陶孟和在北京大学期间的教育文化活动和政治活动
2021-11-28孙姗
孙 姗
(郑州大学 历史学院,河南 郑州 450001)
陶孟和,原名履恭,字孟和,以字行。 1887 年生于天津①,祖籍浙江绍兴。 先后赴日本、英国留学,并于1913 年获伦敦大学经济学博士学位。 归国后,于1914 年至1931 年任教于北京大学②。 陶孟和于日本留学期间,编译出版了《中外地理大全》。在英国留学期间,完成《中国乡村与城镇生活》,填补了国内社会学研究的空白。任教于北京大学期间,在《新青年》等多种报刊上发表文章,翻译剧本,影响甚大。此外,陶孟和还是《努力周报》的创办人之一,为《现代评论》撰稿,并主持社会调查所,为社会学科在中国的建立和发展做出了突出贡献。
学界对于陶孟和的研究多集中于其对社会学科的贡献以及其政治、教育思想,对其在北京大学的活动鲜有系统梳理。在对陶孟和学科建设的研究上,学界的主要关注点在陶孟和在社会学学科上的奠基之功以及陶孟和任中研院社会研究所所长期间的学术活动。在政治与教育思想方面,学界多认为陶孟和是自由主义者。 一些涉及到五四新文化运动和五四时期学人活动的论著中也对陶孟和的政治思想进行了简要分析。
总的来说, 学界在研究陶孟和时大多将其置于新文化自由主义知识分子这一特殊群体中进行考察,抑或研究其与社会学科的关系,尚未有专门论及其他各类活动的论著。 通过考察陶孟和在北京大学时期的教育文化活动和政治活动, 有助于进一步深入对陶孟和个人史研究, 对民国高等教育研究亦能有一定丰富。
一、促成男女同校
金耀基先生曾说:“北京大学是中国现代型大学之开端,而北京大学之制度与精神,实是借镜西方大学的,所以中国的现代大学是‘横向的移植’,而非‘纵向的继承’。 ”[1](2)承担这一“移植”重任的蔡元培在《我在北京大学的经历》中说:“民国五年冬,我在法国,接教育部电,促回国,任北大校长。 我回来,初到上海,友人中劝不必就职的颇多;说北大太腐败,进去了,若不能整顿,反于自己的声名有碍。 ”[2](12)最终,蔡元培决定赴北京大学就任,改革其现行体制。蔡元培的核心思想是模仿德国大学模式,取“教授治校”之原则,主张民主办学、大学自治。 在此背景下,陶孟和也参与了一系列校务管理活动,尤以促成北大男女同校最具有代表性。

### 所给材料:
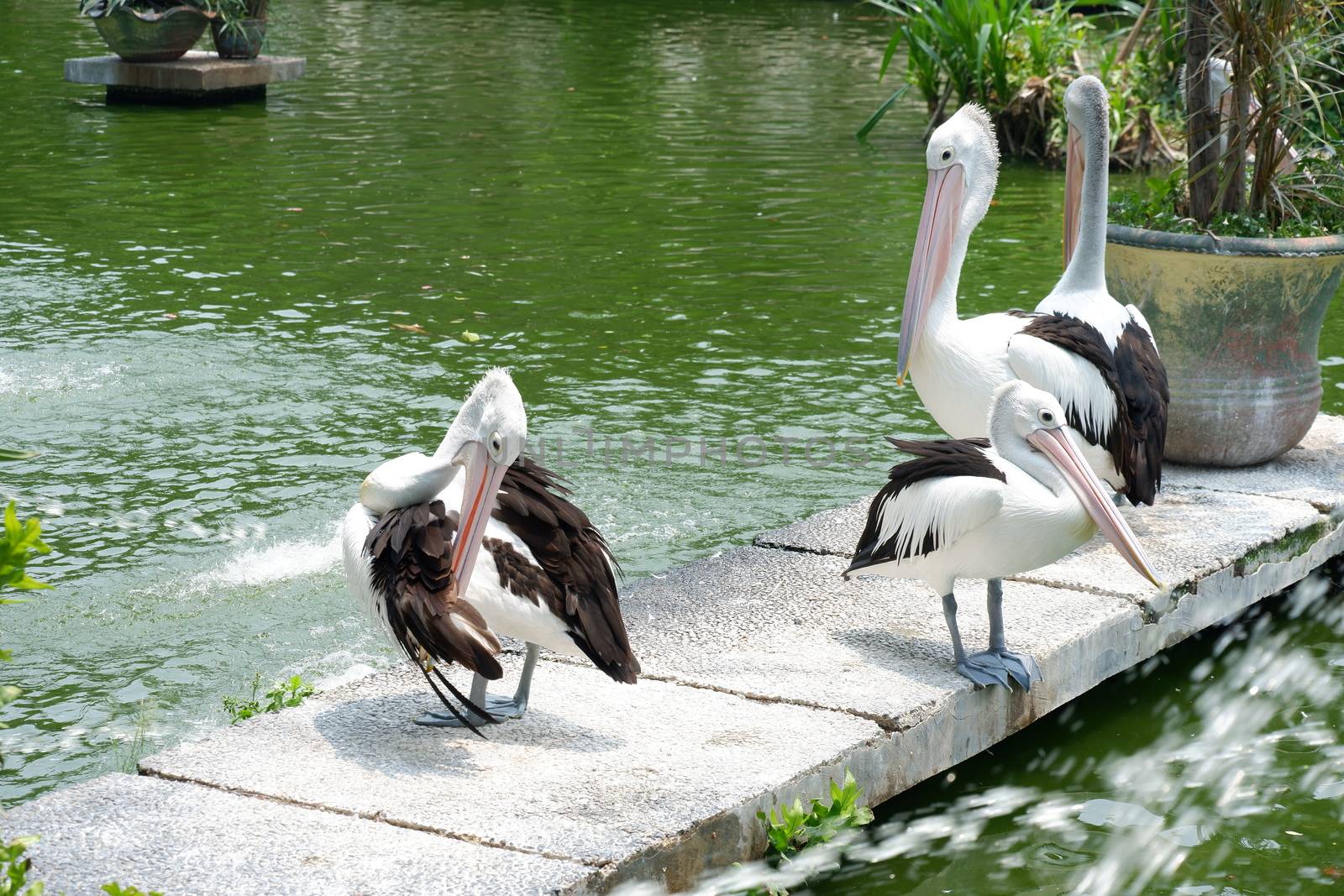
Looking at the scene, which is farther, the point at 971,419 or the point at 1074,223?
the point at 1074,223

### 待办事项:
A - 请列出这篇关于陶孟和的文章中所有用书名号标出的名称。
B - 根据这篇关于陶孟和的文章,金耀基为什么说中国的现代大学是“横向的移植”,而非“纵向的继承”?用一到三句话回答。
C - 将这篇关于陶孟和的文章中的一段原样重写一遍,从“学界对于陶孟和的研究多集中于”开始,一直到“通过考察陶孟和在北京大学时期的教育文化活动和政治活动, 有助于进一步深入对陶孟和个人史研究, 对民国高等教育研究亦能有一定丰富。”为止。

### 逐项结果:
A - 《中外地理大全》、《中国乡村与城镇生活》、《新青年》、《努力周报》、《现代评论》、《我在北京大学的经历》

B - 金耀基认为,北京大学是中国现代型大学的开端,而北京大学的制度与精神是借镜西方大学的。所以他说中国的现代大学是“横向的移植”,而非“纵向的继承”。

C -
学界对于陶孟和的研究多集中于其对社会学科的贡献以及其政治、教育思想,对其在北京大学的活动鲜有系统梳理。在对陶孟和学科建设的研究上,学界的主要关注点在陶孟和在社会学学科上的奠基之功以及陶孟和任中研院社会研究所所长期间的学术活动。在政治与教育思想方面,学界多认为陶孟和是自由主义者。 一些涉及到五四新文化运动和五四时期学人活动的论著中也对陶孟和的政治思想进行了简要分析。
总的来说, 学界在研究陶孟和时大多将其置于新文化自由主义知识分子这一特殊群体中进行考察,抑或研究其与社会学科的关系,尚未有专门论及其他各类活动的论著。 通过考察陶孟和在北京大学时期的教育文化活动和政治活动, 有助于进一步深入对陶孟和个人史研究, 对民国高等教育研究亦能有一定丰富。